14. Vervolgens rijst de vraag of op deze immuniteit een uitzondering dient te worden gemaakt indien [appellante], door de eerbiediging van de immuniteit van het Tribunaal, de toegang tot een procedure die een met artikel 6 EVRM vergelijkbare rechtsbescherming biedt, wordt onthouden. Volgens [appellante] is dat het geval. Weliswaar kent het Tribunaal een alternatieve, eigen rechtsgang (zie rechtsoverweging 2 (vi)), maar deze rechtsgang biedt volgens [appellante] – zo begrijpt het hof – onvoldoende middelen om haar rechten onder artikel 6 EVRM effectief te kunnen beschermen omdat het een interne rechtsgang is: het Tribunaal kan niet zonder meer ten aanzien van zichzelf als werkgever in arbeidsgeschillen met haar werknemers als onafhankelijke instantie gelden, aldus [appellante] onder verwijzing naar de noot van De Waart onder HR 20 december 1985, NJ 1986, 438.
15. Het hof volgt [appellante] niet in dit standpunt. Uit de eerdergenoemde beslissing van het EHRM in de zaak Waite en Kennedy/Duitsland blijkt dat een alternatieve rechtsgang beschikbaar moet zijn, en dat daarvoor een interne rechtsgang die door de internationale organisatie in het leven geroepen is, in aanmerking kan komen (par. 2.19 van de Conclusie van A-G Vlas voor HR 13 april 2012, RvdW 2012, 579; zie ook HR 20 december 1985, NJ 1986, 438). Het enkele feit dat het om een interne rechtsgang gaat, brengt dus niet mee dat, gelet op het recht op toegang tot de rechter, een uitzondering moet worden gemaakt op de immuniteit van jurisdictie van de internationale organisatie. Andere feiten, omstandigheden, gronden of bezwaren heeft [appellante] in dit verband niet gesteld of naar voren gebracht, ook niet in eerste aanleg. [appellante] heeft dus, zoals ook de rechtbank overwoog, onvoldoende gesteld, zeker in het licht van de omstandigheid dat vaststaat dat de interne rechtsgang inhoudt toetsing door alle negen aan het Tribunaal verbonden arbiters. Aan een toetsing van de interne rechtsgang komt de rechter dan niet toe.

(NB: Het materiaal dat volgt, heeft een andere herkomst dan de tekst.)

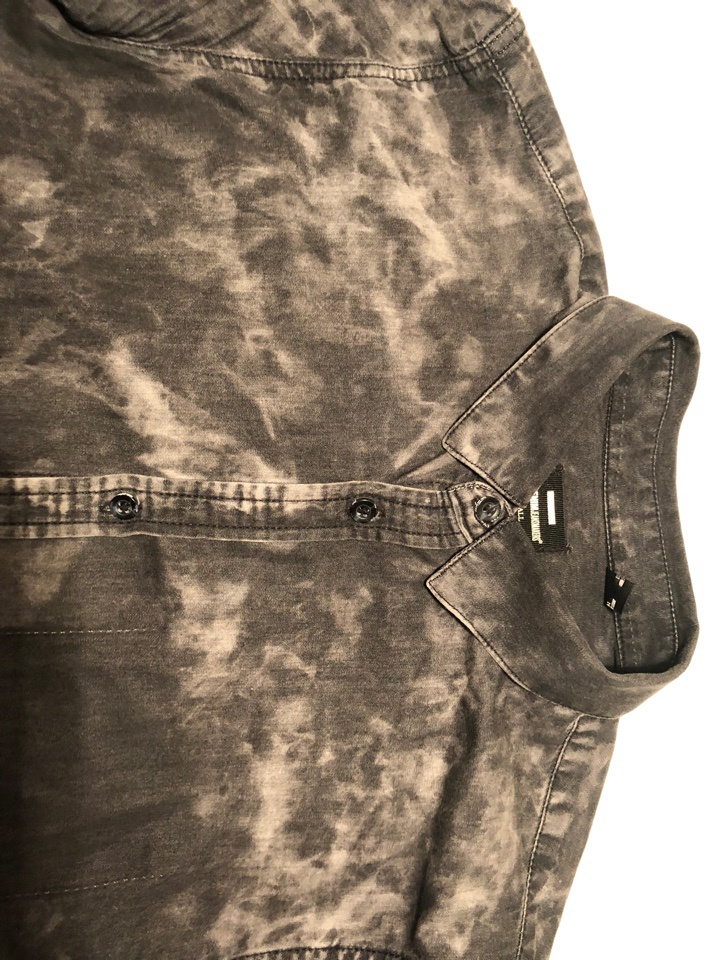 Рубашка DR. DENIM JEANSMAKERS Размер М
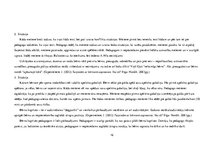 Prakses atskaite 'Kvalifikācijas prakse pirmsskolā', 16.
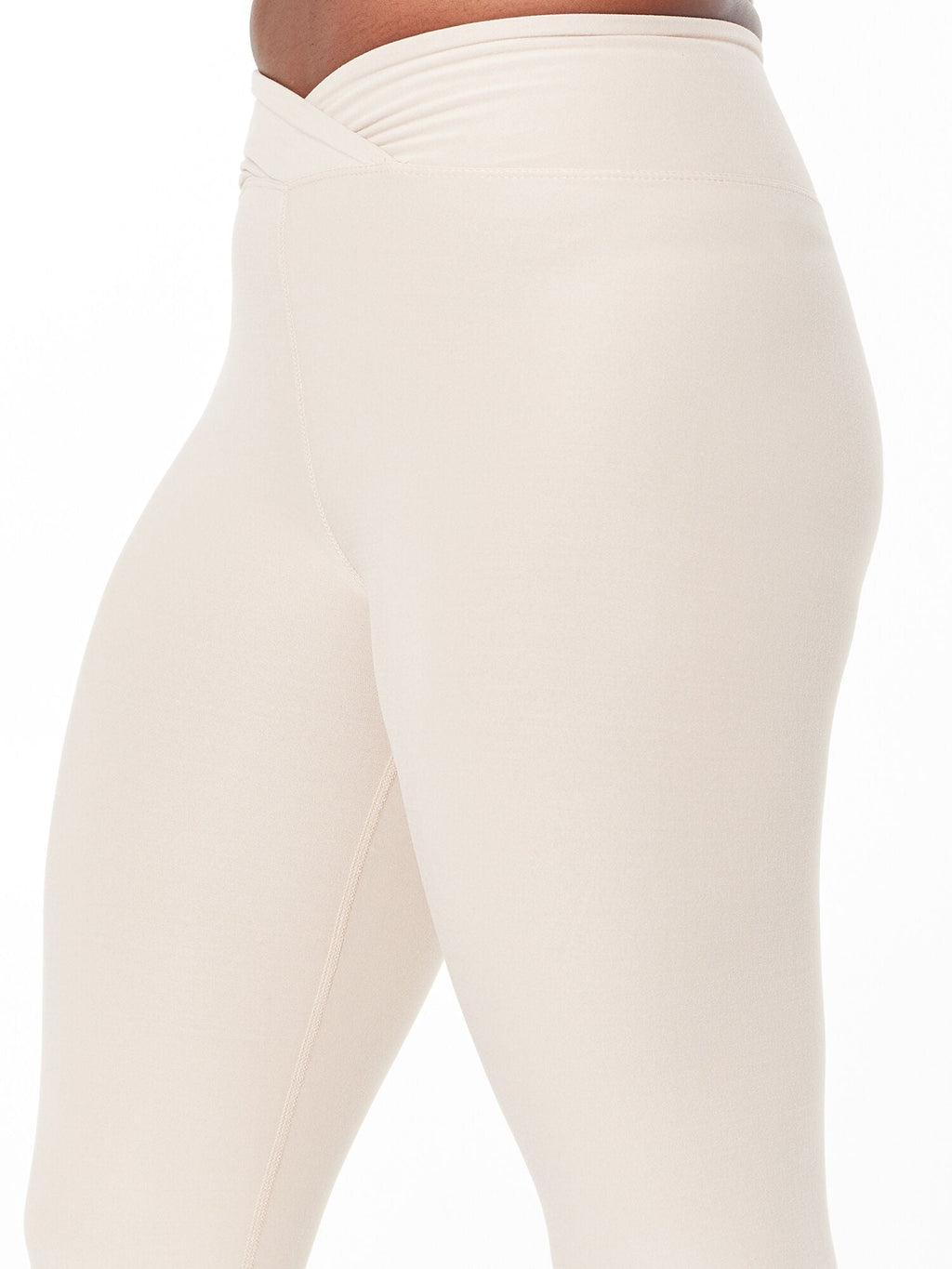 STRETCH VERONICA LEGGING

16. De slotsom is dat het Tribunaal in casu een beroep toekomt op de hem verleende immuniteit van jurisdictie. De Nederlandse rechter is niet bevoegd om van het onderhavige geschil kennis te nemen. Hierop stuiten alle grieven af. Het hof zal het bestreden vonnis bekrachtigen en [appellante] veroordelen in de kosten van het hoger beroep.
Beslissing
Het hof:
- bekrachtigt het tussen partijen gewezen vonnis van de rechtbank ’s-Gravenhage, sector kanton, locatie ’s-Gravenhage, van 24 augustus 2011;
- veroordeelt [appellante] in de kosten van het geding in hoger beroep, aan de zijde van het Tribunaal tot op heden begroot op € 649,- aan griffierechten en € 894,- aan salaris advocaat;
- verklaart dit arrest ten aanzien van de kostenveroordeling uitvoerbaar bij voorraad.
Dit arrest is gewezen door mrs. S.A. Boele, V. Disselkoen en S.J. Schaafsma, en is uitgesproken ter openbare terechtzitting van 25 september 2012 in aanwezigheid van de griffier.
1 Deze uitzonderingen en genoemd artikel 4 zijn in deze zaak niet van toepassing.